Claudia reminds me: I think you haven’t showered in four days. So I know what you mean. But although your question is sort of a joke, I’m going to answer because it’s important to me to always feel “fresh”.

I don’t always follow these (at the moment I am not feeling very fresh) but here’s what you will do and you will feel fresh:

  • sleep 9 hours
  • bathe
  • brush your teeth and then use a tongue scraper and floss
  • take a huge bowel movement
  • shower again
  • do yoga
  • no alcohol
  • no tv or news.

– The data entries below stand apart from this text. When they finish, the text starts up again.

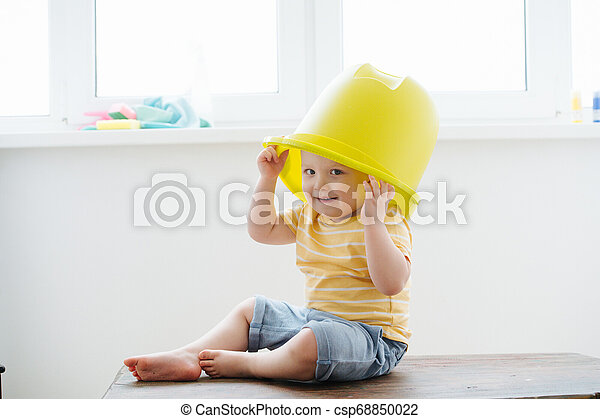 Funny little blond toddler boy is wearing big plastic bucket - csp68850022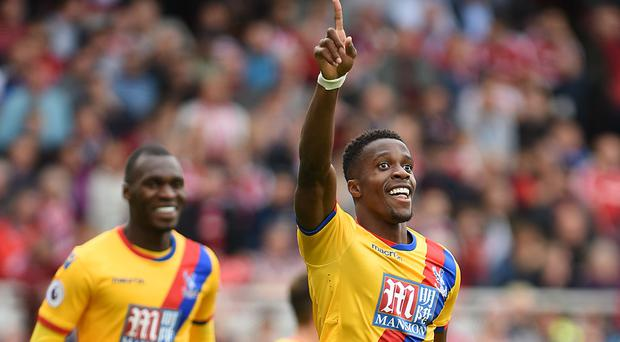 Crystal Palace forward Wilfried Zaha (right) celebrates the winner at Middlesbrough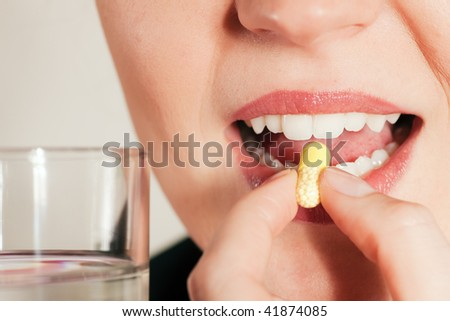 Woman taking in a pill (close up on mouth)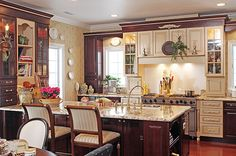 Cream cabinets make for a different take on a two-tone kitchen by Novum Custom Homes.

Read good books.
  • clean your desk. clean your kitchen.
  • don’t gossip, even about people you hate. try to hate less but that’s hard
  • meditate. Easiest one second meditation: Just say “I don’t know”. Or say, “I love myself” over and over.
  • list five things you feel grateful for.
  • eat just two meals today, minimize carbs and sugar and heavy meat.
Ok, you asked and that’s the answer.
(She’s got that fresh freeling)

HOW DO YOU GET SMARTER?

Doron Greenspan ‏@DoronGreenspan: Whats the best way to become smarter?

ANSWER:

The best way to become smarter is to become stupid. Like, really really stupid. First off, almost everything you learned in school was either insufficient or a lie. And it was also just facts. So being smarter involves starting today with a blank slate. Everything you’ve learned in the past is either incorrect or a lie designed to manipulate you. Think of all of your commonly held beliefs, for instance. Every one of them. Assume they are all wrong. Now start from scratch.

This applies even to basic words and vocabulary. Believe it or not, the more words you know, the more stupid you might be.

For instance, take a candle. What if you forget the word “candle”. So now you’re confused. You see some wax and a string.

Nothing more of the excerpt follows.